- **Exercise details**
Leave the pictures out. Return all other data exactly.

- **Data to examine**

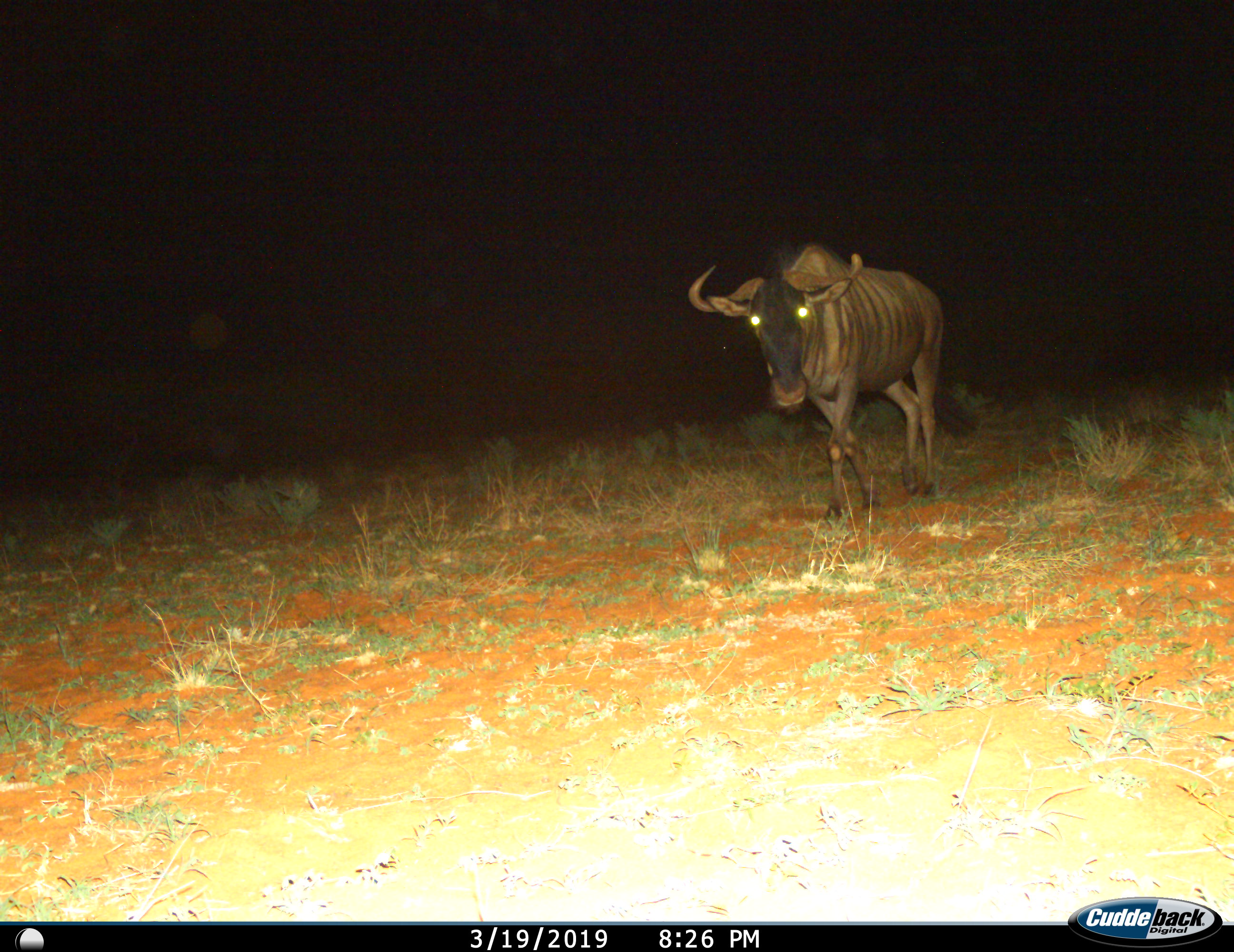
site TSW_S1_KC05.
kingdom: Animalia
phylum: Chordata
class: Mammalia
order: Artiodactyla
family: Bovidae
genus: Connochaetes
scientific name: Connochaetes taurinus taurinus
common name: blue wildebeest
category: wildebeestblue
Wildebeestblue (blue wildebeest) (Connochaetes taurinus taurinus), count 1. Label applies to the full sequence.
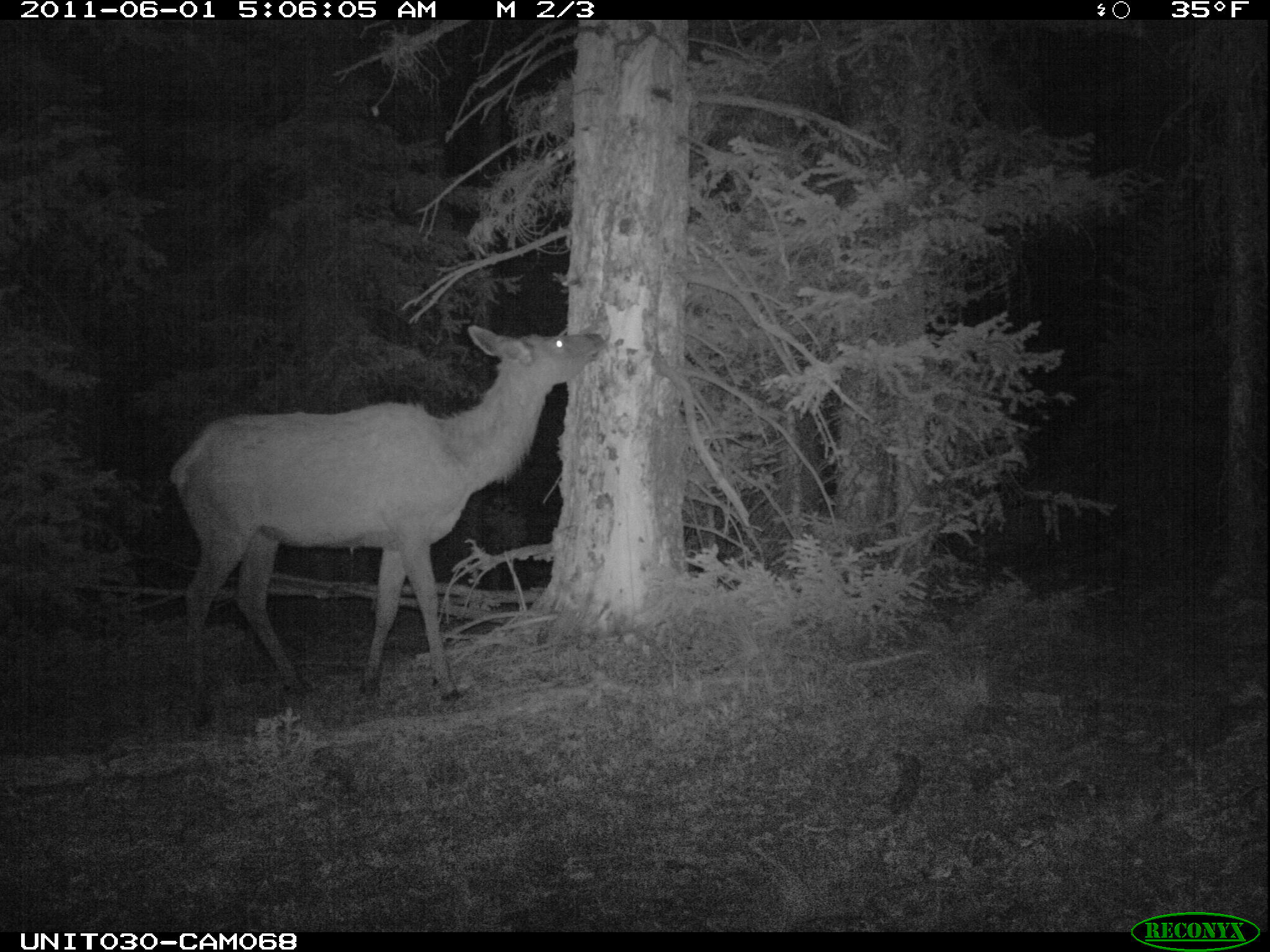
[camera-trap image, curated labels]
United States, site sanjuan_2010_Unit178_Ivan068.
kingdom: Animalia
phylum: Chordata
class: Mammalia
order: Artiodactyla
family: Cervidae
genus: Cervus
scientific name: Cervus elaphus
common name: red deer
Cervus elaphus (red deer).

- **Your solution**
site TSW_S1_KC05.
kingdom: Animalia
phylum: Chordata
class: Mammalia
order: Artiodactyla
family: Bovidae
genus: Connochaetes
scientific name: Connochaetes taurinus taurinus
common name: blue wildebeest
category: wildebeestblue
Wildebeestblue (blue wildebeest) (Connochaetes taurinus taurinus), count 1. Label applies to the full sequence.
[camera-trap image, curated labels]
United States, site sanjuan_2010_Unit178_Ivan068.
kingdom: Animalia
phylum: Chordata
class: Mammalia
order: Artiodactyla
family: Cervidae
genus: Cervus
scientific name: Cervus elaphus
common name: red deer
Cervus elaphus (red deer).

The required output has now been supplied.